**TEXT PASSAGE**

When I chose to hold out for the black leather interior - he couldn't have been nicer about continuing his search and didn't try to steer me towards whatever he had in stock. I couldn't believe the great response, after waiting days for another BMW dealer that never called back after two contacts from me.

The best thing was their flat price - no haggling for an internet sale. Simple, fast, and fair to both the buyer and his dealership. Look at invoice ... add a small window of profit ... and taa-daah. How refreshing was that???


----------



## kryten21 (Mar 16, 2004)

Glatt330 said:


> The best thing was their flat price - no haggling for an internet sale. Simple, fast, and fair to both the buyer and his dealership. Look at invoice ... add a small window of profit ... and taa-daah. How refreshing was that???


I also purchased by 330Ci from Concord, and they have a great staff. The only real killer is the sales tax. I figure if you were willing to go to California, why not go to Oregon and save $2000+?


----------



## BahnBaum (Feb 25, 2004)

kryten21 said:


> I also purchased by 330Ci from Concord, and they have a great staff. The only real killer is the sales tax. I figure if you were willing to go to California, why not go to Oregon and save $2000+?


Cause you'll still have to pay the sales tax when you go to register the car in your home state, unless you can somehow keep it registered in Oregon.

Alex


----------

**DATA RECORDS**

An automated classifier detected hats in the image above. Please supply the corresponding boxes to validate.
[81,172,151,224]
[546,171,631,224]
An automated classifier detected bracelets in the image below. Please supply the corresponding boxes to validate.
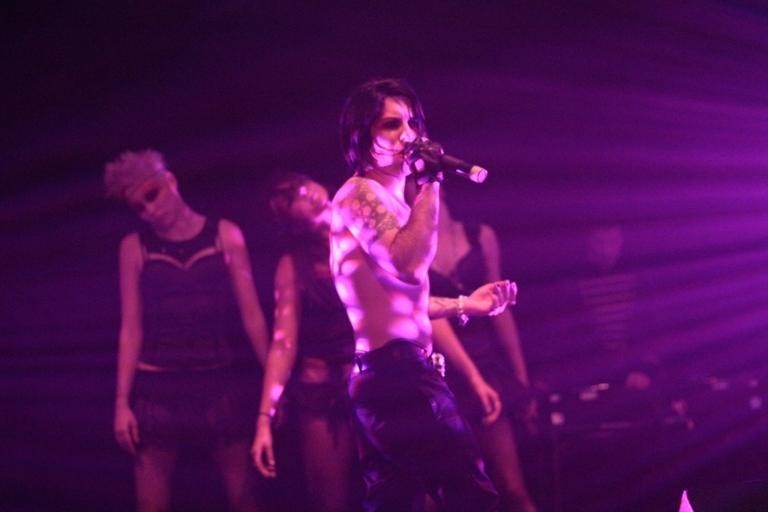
[257,411,273,419]
[457,294,470,326]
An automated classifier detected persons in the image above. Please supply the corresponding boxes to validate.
[247,154,503,511]
[103,148,288,512]
[401,164,543,511]
[325,76,524,511]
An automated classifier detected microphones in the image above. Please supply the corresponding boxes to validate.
[405,144,488,184]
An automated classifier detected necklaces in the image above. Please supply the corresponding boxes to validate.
[438,222,465,291]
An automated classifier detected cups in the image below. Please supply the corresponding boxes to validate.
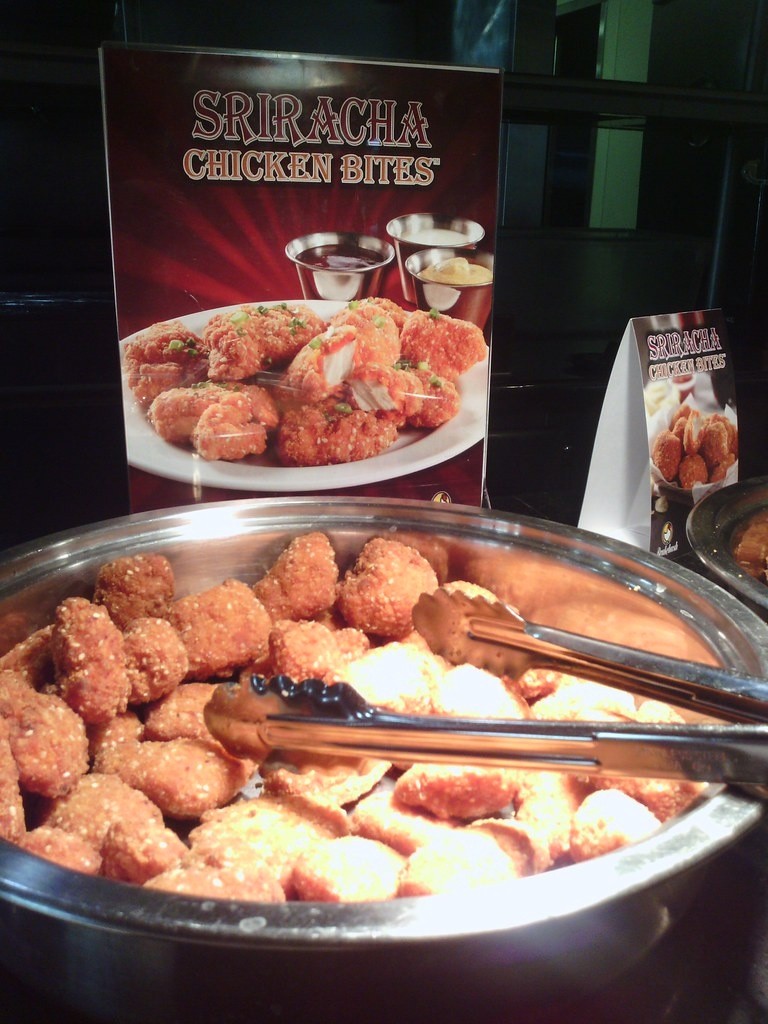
[285,231,396,301]
[405,247,493,334]
[669,374,697,404]
[386,212,485,312]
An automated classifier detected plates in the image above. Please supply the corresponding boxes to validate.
[119,300,490,492]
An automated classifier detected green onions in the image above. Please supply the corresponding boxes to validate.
[165,297,447,413]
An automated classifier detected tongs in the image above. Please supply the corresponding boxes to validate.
[203,588,768,786]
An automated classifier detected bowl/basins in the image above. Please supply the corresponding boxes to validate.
[684,478,768,616]
[0,493,767,1024]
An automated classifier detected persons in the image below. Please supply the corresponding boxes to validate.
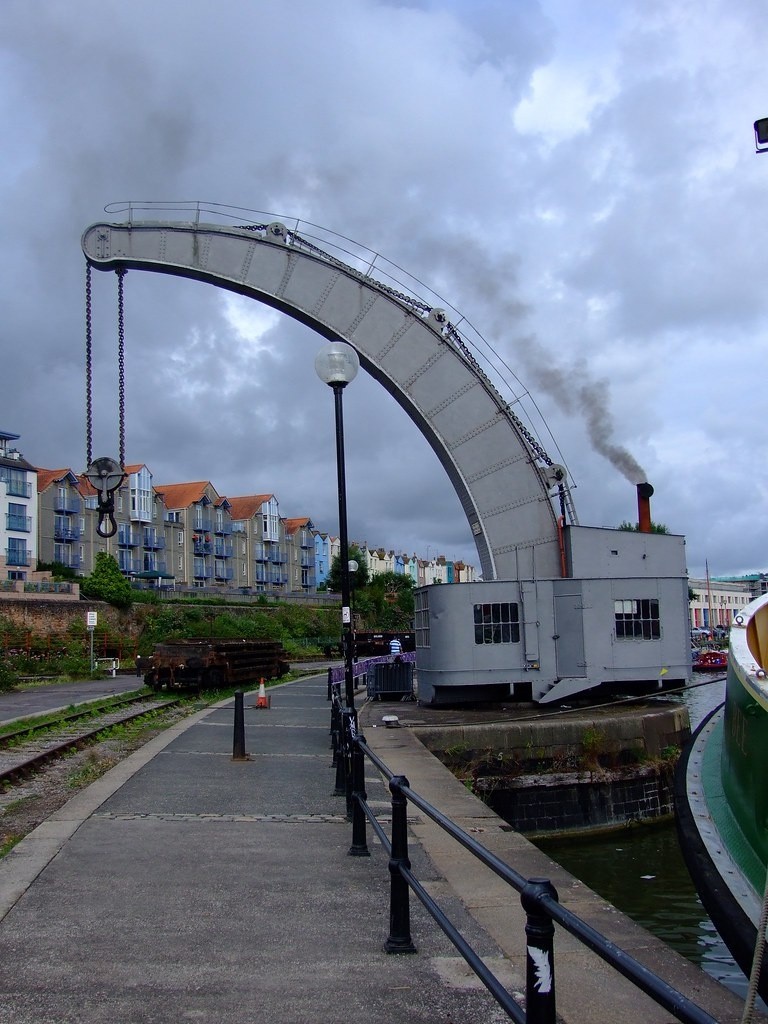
[135,655,141,677]
[389,636,403,655]
[709,643,723,664]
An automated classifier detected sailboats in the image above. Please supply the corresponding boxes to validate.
[694,557,728,669]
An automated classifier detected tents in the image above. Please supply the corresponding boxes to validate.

**WORK REQUIRED**
In the forum thread about buying a BMW, what interior did the first poster decide to hold out for?

**EXERCISE OUTPUT**
Black leather.